**Problem to work on**
Can you render the items as a Markdown table with the columns Row and Item line, starting at the line containing "In this image, would" and ending at the last line of the items, leaving out blank lines?

**Stored records**
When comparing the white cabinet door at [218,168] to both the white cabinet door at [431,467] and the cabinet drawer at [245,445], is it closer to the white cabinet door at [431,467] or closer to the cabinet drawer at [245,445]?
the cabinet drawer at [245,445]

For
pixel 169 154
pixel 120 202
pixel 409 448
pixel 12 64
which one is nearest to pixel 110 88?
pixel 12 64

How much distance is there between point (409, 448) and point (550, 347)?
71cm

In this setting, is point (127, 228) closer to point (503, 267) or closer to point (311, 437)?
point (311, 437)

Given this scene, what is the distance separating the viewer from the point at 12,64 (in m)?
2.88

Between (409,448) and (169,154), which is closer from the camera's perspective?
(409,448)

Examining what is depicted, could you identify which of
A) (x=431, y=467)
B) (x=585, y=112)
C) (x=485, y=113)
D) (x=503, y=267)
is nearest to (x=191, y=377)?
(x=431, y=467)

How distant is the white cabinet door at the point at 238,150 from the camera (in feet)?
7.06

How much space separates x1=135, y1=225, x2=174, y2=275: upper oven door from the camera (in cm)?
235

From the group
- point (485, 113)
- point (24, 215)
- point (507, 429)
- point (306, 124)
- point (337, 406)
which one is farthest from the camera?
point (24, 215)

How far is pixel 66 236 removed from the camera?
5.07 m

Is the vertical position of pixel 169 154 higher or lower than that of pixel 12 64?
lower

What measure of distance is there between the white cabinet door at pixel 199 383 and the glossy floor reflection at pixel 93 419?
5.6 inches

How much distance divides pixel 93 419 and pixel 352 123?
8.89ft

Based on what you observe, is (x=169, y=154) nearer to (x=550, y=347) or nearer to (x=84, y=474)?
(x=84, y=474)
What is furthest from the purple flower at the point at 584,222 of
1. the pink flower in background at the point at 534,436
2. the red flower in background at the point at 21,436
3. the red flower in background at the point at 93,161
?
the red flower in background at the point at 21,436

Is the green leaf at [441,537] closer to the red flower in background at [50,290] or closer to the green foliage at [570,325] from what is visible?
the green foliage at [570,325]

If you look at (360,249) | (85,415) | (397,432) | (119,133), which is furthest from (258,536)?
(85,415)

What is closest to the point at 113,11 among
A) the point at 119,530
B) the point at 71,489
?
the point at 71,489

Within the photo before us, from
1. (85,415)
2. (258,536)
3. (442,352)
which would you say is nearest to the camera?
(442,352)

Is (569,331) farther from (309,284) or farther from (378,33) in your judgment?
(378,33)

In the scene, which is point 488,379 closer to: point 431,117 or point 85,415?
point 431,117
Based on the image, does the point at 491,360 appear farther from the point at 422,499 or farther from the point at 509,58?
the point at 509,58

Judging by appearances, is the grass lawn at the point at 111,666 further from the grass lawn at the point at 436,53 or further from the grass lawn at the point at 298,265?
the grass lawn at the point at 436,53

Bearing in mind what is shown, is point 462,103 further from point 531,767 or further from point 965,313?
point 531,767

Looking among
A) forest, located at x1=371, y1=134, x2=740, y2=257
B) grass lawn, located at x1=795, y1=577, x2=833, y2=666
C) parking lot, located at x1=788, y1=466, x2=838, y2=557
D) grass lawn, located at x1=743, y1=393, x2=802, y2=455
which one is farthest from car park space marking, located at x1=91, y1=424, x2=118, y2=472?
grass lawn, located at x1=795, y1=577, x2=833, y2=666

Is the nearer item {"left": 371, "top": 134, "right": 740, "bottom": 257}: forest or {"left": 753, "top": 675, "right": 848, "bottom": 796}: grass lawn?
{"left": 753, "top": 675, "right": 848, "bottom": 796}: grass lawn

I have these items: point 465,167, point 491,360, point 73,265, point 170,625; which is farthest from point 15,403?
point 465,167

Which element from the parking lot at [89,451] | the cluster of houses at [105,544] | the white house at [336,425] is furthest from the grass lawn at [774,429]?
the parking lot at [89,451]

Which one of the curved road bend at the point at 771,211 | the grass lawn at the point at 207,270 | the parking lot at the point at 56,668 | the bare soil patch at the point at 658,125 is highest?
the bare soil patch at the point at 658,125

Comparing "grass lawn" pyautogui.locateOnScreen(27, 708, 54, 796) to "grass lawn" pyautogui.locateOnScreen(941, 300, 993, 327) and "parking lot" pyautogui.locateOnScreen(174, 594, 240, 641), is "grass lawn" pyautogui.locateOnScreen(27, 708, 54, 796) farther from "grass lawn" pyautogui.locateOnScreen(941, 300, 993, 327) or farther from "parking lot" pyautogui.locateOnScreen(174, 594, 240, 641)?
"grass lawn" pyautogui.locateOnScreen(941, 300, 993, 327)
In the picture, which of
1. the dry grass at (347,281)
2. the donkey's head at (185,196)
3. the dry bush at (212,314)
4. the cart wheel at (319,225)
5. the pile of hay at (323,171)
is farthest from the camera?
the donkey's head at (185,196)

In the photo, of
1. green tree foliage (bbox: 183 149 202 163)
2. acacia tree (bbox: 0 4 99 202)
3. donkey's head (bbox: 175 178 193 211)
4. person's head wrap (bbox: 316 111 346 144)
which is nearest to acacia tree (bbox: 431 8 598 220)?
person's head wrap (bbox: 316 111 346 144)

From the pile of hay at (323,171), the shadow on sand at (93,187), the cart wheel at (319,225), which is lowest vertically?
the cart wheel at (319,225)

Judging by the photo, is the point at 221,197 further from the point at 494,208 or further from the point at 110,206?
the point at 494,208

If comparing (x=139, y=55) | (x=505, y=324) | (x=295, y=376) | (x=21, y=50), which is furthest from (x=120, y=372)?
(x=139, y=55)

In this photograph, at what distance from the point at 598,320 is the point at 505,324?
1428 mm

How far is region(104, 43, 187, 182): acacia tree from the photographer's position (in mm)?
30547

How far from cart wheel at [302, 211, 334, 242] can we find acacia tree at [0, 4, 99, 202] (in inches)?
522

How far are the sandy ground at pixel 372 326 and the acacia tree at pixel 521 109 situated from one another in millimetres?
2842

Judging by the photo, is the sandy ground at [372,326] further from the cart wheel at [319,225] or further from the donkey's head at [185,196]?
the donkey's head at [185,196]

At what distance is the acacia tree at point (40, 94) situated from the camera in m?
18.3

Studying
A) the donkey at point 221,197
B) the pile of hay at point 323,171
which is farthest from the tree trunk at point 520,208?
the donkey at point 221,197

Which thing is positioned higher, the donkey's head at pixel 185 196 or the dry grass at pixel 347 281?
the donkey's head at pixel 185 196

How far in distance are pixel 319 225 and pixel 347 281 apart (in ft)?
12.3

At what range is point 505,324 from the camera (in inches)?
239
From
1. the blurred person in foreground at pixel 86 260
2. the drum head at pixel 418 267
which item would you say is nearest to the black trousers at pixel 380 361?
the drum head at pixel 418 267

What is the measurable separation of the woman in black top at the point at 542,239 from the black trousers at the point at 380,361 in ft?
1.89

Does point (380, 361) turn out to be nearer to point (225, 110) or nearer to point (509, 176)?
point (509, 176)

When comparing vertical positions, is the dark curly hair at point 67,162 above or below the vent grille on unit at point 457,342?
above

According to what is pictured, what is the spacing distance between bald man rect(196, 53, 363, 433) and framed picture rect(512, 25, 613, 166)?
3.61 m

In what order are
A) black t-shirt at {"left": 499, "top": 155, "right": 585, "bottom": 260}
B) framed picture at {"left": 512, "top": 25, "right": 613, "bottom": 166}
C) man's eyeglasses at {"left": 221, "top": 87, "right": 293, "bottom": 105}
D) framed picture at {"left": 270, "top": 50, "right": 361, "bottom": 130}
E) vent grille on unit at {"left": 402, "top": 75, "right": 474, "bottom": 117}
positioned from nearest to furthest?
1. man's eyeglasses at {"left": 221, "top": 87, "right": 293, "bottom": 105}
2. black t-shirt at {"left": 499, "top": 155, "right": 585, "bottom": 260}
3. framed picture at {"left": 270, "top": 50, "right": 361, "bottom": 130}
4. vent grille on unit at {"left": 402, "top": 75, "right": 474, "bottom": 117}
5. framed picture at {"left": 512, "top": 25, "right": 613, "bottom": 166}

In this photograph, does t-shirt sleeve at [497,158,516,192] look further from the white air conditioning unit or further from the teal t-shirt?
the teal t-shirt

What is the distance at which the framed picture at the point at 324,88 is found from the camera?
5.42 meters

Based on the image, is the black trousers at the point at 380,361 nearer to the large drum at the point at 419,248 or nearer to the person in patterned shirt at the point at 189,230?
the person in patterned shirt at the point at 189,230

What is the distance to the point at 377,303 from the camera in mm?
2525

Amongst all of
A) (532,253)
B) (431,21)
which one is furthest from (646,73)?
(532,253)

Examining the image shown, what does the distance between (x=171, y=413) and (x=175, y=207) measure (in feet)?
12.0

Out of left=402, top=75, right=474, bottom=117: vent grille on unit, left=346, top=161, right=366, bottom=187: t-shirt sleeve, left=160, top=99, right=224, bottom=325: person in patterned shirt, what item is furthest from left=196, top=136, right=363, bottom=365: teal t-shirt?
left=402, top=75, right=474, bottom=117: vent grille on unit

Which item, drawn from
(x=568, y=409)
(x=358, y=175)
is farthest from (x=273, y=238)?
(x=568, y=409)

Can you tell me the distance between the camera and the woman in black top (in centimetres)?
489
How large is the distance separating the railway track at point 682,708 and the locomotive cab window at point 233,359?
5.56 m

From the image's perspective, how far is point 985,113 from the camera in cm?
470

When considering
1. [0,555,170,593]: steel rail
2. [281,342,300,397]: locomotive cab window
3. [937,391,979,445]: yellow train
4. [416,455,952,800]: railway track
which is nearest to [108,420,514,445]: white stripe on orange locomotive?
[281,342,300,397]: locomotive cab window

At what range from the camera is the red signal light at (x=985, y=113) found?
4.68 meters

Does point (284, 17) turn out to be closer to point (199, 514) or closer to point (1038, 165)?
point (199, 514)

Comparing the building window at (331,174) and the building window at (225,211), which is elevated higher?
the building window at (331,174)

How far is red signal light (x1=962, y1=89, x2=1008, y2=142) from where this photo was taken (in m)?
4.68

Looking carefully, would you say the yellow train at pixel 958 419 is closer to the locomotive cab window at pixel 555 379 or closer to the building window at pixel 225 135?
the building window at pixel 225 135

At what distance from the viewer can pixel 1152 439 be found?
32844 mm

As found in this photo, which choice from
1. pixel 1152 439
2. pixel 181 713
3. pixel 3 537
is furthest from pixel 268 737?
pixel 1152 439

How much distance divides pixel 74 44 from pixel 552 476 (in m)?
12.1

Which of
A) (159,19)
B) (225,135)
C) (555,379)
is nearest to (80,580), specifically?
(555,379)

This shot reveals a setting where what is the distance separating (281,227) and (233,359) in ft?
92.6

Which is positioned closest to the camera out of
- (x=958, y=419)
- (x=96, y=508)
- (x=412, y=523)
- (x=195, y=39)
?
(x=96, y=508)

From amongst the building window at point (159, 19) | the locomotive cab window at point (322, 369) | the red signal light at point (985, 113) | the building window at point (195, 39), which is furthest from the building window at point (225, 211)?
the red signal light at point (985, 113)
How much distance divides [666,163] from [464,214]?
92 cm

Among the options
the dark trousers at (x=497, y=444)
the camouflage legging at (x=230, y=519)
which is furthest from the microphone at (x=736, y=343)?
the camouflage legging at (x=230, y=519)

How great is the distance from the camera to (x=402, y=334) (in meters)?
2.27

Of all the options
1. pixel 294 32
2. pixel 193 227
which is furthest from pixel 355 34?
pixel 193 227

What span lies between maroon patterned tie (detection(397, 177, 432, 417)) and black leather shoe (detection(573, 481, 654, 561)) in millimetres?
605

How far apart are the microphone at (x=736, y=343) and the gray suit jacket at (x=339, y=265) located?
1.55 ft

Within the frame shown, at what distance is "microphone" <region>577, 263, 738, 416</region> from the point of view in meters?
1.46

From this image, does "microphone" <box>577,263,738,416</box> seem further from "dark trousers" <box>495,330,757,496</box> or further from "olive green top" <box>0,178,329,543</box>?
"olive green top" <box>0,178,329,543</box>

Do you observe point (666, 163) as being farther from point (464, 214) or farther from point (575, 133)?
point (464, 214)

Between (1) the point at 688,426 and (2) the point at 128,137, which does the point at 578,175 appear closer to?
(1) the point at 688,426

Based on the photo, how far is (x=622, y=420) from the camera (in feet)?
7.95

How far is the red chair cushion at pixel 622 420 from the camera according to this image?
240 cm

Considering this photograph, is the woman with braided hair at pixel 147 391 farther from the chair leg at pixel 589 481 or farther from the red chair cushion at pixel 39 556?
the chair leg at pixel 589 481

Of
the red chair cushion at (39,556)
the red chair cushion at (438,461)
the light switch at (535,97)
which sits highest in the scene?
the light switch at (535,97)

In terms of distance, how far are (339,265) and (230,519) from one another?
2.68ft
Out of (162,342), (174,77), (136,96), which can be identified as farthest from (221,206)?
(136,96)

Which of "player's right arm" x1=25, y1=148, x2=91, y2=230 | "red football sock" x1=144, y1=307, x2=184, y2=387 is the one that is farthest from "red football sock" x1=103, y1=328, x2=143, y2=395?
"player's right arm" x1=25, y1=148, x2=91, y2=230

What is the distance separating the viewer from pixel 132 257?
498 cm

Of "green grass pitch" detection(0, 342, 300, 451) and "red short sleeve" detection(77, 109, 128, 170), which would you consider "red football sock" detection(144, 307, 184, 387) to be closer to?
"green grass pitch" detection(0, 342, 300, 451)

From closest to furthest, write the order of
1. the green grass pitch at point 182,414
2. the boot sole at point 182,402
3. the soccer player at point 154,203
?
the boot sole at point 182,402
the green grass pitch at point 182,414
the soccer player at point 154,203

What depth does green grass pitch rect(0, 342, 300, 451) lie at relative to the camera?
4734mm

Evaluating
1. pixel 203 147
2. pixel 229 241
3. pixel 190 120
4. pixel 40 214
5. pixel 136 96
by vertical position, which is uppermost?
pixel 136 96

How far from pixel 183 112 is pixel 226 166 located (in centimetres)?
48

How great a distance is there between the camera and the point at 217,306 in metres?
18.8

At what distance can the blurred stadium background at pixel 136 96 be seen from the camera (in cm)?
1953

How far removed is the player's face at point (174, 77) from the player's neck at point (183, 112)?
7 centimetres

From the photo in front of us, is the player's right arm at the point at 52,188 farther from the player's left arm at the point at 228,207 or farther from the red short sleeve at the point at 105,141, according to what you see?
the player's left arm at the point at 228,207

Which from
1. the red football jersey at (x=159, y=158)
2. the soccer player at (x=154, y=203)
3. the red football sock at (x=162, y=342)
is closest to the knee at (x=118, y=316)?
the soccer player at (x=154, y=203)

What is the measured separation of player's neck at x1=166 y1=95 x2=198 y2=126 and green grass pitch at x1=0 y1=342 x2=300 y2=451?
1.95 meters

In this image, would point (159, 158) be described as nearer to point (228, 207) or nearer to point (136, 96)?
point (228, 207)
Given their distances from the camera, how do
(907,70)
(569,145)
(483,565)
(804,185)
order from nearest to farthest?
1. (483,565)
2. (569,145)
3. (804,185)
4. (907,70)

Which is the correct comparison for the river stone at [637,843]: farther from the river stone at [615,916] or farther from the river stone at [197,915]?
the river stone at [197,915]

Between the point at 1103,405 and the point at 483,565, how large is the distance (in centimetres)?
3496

**The response**
| Row | Item line |
|---|---|
| 1 | In this image, would point (159, 158) be described as nearer to point (228, 207) or nearer to point (136, 96)? |
| 2 | point (228, 207) |
| 3 | Given their distances from the camera, how do |
| 4 | (907,70) |
| 5 | (569,145) |
| 6 | (483,565) |
| 7 | (804,185) |
| 8 | order from nearest to farthest? |
| 9 | 1. (483,565) |
| 10 | 2. (569,145) |
| 11 | 3. (804,185) |
| 12 | 4. (907,70) |
| 13 | Which is the correct comparison for the river stone at [637,843]: farther from the river stone at [615,916] or farther from the river stone at [197,915]? |
| 14 | the river stone at [197,915] |
| 15 | Between the point at 1103,405 and the point at 483,565, how large is the distance (in centimetres)? |
| 16 | 3496 |